After having Consulted Mr. Short about the matter, I have embarked on board the brig hawke, Capt. Robert hathaway, bearer of this, a Seaman named Benjamin huls, born in blooming-grove, State of New-york, aged twenty three years, Son to Nathaniel huls and Peggy Sutherlay. This man was brought here by the brig Rambler, Capne. Richard Gillcrist who lives in New-york arrived here in the month of february last with a Cargo of 732. Bbls. of flour Shipp’d at New-york in the month of January by Mr. Conningham Nesbitt & Co. to the Consignment of Mr. Cellery & Boismarsas Agents for french government in this place. This Cape. Gillcrist had on board his owner or Supercargo John Keaquiet.

Benjamin huls having had during his passage the misfortune of being frozen, he was put on the first of March in the hospital at the rate of 1.livre tournois 10s. a day, where he has had his toes Cut off, and Cape. Gillcrist at his departure, the latter end of march was obliged to leave him, So that Mr. Cellery & Boismarsas have been till now at the expence of his board and maintenance at the hospital, which expences I will reimbourse them of and give you an account of the whole by next opportunity, together with Six Louis I have paid Cape. hathaway for passage, which Sum I would have thought myself intitled to reduce to five louis, had I been qualified to Act as Vice-Consul.

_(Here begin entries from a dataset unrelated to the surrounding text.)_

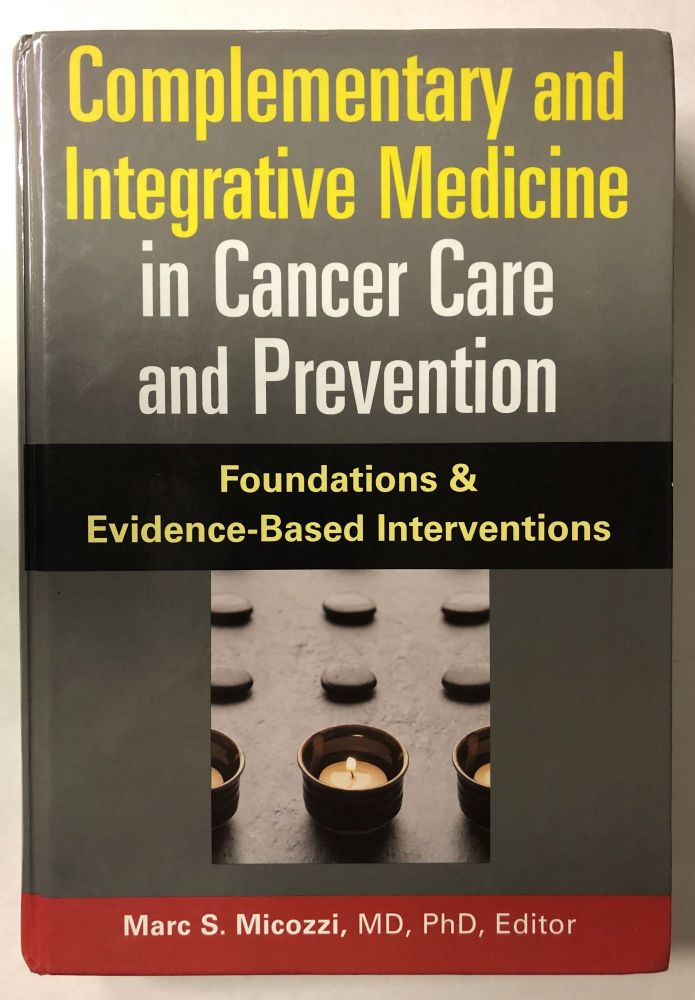 Complementary and Integrative Medicine in Cancer Care And Prevention: Foundations And Evidence-based Interventions. Marc S. Micozzi MD. PhD.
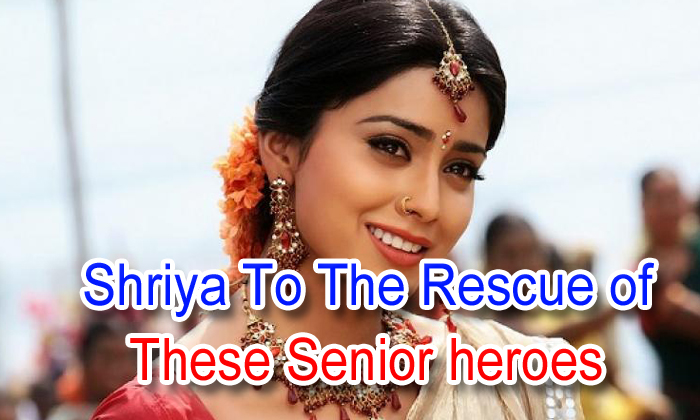 Shriya To The Rescue Of These Senior Heroes?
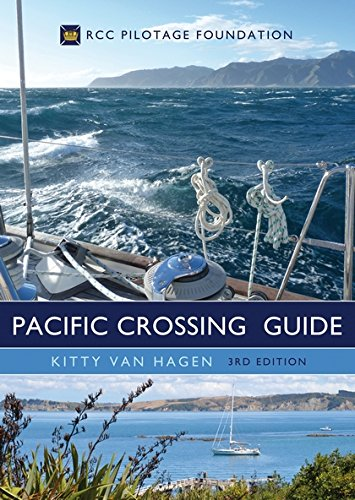 The Pacific Crossing Guide 3rd Edition: Rcc Pilotage Foundation por Kitty Van Hagen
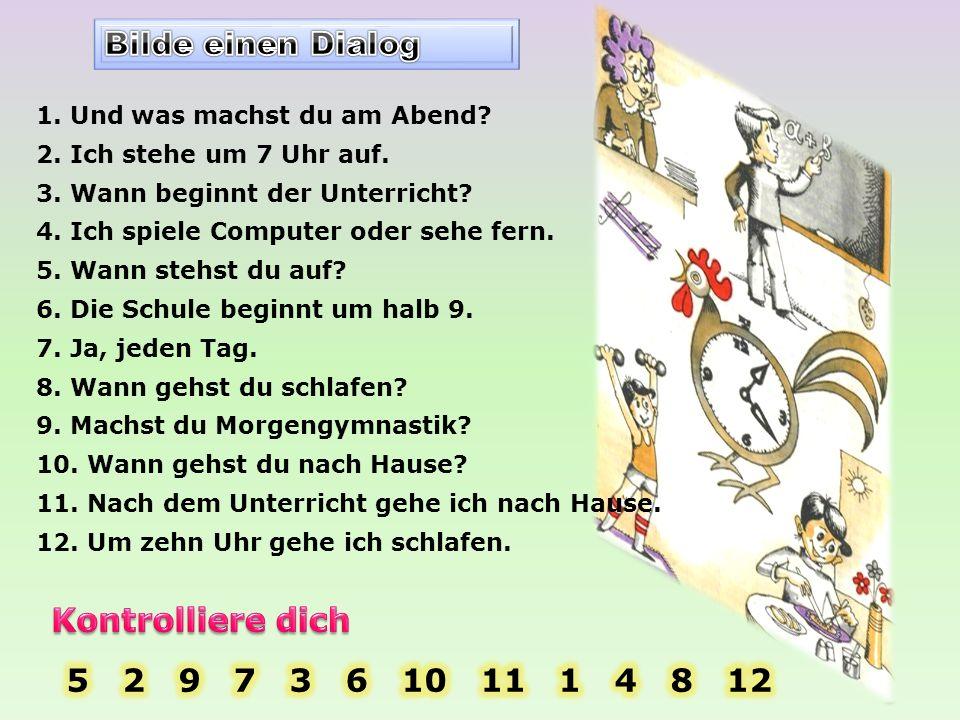 Bilde einen Dialog Kontrolliere dich 5 2 9 7 3 6 10 11 1 4 8 12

I am told that Benjn. huls is rather weak in his intellects and as he told me that he has lost his papers I have given directions to the Captain to deliver him to the head officers of the place he will arrive at, Baltimore or Philadelphia. I remain respectfully Sir Your most obedient, humble Servant,


RC (DNA: RG 59, CD); endorsed by TJ as received 3 Mch. 1791 and so recorded in SJL.